Requirement: How many of the lines below contain the string "instances", matching case exactly? Reply with the number only.

Saved dataset items
* begin *
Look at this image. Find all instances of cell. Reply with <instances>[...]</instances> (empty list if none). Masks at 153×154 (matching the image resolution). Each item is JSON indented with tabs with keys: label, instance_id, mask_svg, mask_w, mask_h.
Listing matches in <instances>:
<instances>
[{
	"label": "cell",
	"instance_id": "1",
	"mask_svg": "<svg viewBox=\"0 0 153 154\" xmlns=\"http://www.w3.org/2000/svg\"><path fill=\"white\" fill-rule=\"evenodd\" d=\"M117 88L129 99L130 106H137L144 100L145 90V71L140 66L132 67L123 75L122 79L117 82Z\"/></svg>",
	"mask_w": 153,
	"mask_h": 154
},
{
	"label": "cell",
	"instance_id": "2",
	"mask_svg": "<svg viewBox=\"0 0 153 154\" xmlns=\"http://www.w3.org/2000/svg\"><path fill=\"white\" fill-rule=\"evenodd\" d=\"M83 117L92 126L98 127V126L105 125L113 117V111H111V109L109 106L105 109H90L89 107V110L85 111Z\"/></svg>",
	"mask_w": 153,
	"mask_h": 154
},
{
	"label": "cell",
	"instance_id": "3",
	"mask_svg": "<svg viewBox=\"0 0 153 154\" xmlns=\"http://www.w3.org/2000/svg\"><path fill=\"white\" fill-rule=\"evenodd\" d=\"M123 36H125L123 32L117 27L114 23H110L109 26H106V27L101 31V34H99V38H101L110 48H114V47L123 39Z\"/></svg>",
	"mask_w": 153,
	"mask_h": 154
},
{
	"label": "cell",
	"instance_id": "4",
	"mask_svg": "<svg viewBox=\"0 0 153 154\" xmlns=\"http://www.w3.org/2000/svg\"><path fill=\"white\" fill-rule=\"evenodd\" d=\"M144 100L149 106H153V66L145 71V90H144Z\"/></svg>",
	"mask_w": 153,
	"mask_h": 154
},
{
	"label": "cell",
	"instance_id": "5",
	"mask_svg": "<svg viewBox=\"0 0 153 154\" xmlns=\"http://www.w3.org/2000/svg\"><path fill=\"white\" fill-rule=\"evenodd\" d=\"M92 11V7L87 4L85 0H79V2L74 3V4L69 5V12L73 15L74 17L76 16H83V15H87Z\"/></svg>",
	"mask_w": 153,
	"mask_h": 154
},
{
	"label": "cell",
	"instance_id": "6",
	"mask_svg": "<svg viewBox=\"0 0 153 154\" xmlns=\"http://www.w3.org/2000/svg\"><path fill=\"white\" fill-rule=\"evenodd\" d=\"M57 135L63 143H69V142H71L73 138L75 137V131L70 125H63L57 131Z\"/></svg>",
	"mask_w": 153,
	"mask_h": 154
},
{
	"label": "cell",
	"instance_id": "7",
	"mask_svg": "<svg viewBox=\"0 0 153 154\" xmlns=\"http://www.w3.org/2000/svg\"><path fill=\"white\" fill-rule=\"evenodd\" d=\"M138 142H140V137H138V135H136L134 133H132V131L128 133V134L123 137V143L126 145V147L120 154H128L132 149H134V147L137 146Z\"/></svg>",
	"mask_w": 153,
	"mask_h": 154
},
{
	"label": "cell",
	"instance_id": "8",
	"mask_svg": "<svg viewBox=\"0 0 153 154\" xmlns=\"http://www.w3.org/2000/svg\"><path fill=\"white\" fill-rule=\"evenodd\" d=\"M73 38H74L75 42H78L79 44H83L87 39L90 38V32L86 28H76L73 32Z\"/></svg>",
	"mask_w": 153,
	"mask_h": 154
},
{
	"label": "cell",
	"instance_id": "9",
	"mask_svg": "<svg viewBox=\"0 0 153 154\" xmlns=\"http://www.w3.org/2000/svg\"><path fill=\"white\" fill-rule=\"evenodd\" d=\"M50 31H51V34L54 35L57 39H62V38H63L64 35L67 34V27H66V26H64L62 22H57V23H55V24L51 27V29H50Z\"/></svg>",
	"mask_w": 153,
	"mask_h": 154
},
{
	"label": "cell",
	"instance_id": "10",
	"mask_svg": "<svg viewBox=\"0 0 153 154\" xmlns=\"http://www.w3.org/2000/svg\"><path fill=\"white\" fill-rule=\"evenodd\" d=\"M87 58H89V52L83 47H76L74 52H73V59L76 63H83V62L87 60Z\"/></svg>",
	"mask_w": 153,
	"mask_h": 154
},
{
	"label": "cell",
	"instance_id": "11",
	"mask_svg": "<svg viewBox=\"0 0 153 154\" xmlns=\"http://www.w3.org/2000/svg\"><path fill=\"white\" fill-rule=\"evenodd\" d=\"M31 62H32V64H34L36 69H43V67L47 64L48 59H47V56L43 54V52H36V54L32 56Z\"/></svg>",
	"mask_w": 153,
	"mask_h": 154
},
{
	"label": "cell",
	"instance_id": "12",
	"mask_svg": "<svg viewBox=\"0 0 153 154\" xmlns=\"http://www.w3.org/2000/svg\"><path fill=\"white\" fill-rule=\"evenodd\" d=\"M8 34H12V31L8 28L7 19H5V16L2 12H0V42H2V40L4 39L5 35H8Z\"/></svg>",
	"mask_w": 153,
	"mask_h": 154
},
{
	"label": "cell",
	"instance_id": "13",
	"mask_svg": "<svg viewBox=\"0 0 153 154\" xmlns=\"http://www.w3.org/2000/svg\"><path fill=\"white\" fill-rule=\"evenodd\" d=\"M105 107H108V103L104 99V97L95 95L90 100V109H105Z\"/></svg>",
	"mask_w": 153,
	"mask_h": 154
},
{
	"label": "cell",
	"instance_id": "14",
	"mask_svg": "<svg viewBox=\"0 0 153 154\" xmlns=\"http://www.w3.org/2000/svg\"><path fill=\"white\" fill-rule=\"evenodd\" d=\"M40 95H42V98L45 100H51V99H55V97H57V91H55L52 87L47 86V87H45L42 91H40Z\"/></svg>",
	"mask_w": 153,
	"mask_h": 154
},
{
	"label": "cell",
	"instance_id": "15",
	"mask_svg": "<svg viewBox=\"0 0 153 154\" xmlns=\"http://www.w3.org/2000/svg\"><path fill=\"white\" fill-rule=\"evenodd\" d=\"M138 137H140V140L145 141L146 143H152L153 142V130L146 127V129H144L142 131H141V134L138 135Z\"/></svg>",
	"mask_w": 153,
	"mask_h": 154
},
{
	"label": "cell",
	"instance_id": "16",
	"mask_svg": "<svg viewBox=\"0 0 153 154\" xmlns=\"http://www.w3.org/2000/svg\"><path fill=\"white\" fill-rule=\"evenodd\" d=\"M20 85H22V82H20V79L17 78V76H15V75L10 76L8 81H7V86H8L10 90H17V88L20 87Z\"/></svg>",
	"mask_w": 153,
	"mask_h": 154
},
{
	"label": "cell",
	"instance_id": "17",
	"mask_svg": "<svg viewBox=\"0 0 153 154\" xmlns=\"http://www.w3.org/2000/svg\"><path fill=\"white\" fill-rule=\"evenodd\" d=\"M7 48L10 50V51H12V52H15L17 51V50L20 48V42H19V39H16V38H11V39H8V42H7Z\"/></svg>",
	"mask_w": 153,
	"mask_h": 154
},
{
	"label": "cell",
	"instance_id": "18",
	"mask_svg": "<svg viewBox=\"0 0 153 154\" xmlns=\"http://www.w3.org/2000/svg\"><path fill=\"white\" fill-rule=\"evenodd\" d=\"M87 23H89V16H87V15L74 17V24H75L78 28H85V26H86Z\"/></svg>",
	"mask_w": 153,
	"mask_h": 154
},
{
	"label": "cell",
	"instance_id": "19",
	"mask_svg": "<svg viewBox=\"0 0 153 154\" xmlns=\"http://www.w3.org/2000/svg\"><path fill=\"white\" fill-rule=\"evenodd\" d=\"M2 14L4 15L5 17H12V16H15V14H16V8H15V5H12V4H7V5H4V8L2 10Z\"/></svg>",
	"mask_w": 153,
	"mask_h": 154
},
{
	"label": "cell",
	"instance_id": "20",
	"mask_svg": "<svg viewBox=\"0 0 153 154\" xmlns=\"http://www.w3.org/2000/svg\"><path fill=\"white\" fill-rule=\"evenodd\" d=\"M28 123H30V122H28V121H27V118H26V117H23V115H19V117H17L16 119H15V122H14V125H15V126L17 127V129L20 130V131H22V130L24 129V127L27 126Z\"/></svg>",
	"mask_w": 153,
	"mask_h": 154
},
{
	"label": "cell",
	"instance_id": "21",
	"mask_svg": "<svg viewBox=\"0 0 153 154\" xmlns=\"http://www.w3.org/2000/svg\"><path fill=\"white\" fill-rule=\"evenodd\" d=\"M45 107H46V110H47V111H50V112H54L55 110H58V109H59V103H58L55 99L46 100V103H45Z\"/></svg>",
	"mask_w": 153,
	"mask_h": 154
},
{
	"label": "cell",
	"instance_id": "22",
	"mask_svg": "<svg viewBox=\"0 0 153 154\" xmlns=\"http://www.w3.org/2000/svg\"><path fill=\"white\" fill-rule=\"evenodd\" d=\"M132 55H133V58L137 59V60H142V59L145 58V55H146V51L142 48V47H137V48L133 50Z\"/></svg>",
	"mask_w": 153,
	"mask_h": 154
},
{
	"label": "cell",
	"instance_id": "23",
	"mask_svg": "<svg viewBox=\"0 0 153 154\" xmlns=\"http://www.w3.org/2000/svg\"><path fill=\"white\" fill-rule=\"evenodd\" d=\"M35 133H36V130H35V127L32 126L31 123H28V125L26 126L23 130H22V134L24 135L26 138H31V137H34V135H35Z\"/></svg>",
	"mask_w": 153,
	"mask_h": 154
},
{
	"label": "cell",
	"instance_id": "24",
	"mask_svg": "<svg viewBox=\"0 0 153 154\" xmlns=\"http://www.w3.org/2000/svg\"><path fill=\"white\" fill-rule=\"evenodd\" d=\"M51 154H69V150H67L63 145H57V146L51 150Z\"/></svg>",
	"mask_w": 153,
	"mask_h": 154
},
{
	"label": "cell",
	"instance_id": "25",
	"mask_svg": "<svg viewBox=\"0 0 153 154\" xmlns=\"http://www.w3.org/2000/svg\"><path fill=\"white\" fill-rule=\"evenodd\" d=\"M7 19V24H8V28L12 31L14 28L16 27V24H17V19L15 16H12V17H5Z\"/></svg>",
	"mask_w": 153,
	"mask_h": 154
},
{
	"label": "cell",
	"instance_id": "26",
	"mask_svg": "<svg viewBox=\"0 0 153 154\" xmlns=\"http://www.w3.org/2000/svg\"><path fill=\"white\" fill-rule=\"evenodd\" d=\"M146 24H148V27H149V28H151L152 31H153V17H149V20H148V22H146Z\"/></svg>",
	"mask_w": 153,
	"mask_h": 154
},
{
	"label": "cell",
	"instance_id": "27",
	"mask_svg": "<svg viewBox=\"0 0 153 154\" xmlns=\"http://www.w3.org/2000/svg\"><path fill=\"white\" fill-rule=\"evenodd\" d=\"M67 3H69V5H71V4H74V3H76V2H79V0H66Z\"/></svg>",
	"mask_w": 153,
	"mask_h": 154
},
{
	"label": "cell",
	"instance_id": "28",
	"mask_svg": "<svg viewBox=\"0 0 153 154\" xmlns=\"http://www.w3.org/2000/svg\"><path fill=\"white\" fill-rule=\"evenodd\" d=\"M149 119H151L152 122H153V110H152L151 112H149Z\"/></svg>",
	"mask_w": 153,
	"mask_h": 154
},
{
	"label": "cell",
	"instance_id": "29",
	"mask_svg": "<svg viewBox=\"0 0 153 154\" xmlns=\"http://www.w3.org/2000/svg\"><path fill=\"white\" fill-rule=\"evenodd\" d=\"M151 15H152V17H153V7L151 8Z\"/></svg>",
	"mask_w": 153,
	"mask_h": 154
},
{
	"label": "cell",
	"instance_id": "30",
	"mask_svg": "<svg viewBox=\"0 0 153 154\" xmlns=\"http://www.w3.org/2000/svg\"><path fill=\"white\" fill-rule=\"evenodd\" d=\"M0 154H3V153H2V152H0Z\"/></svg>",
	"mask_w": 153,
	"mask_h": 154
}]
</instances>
* end *
Exercise answer: 4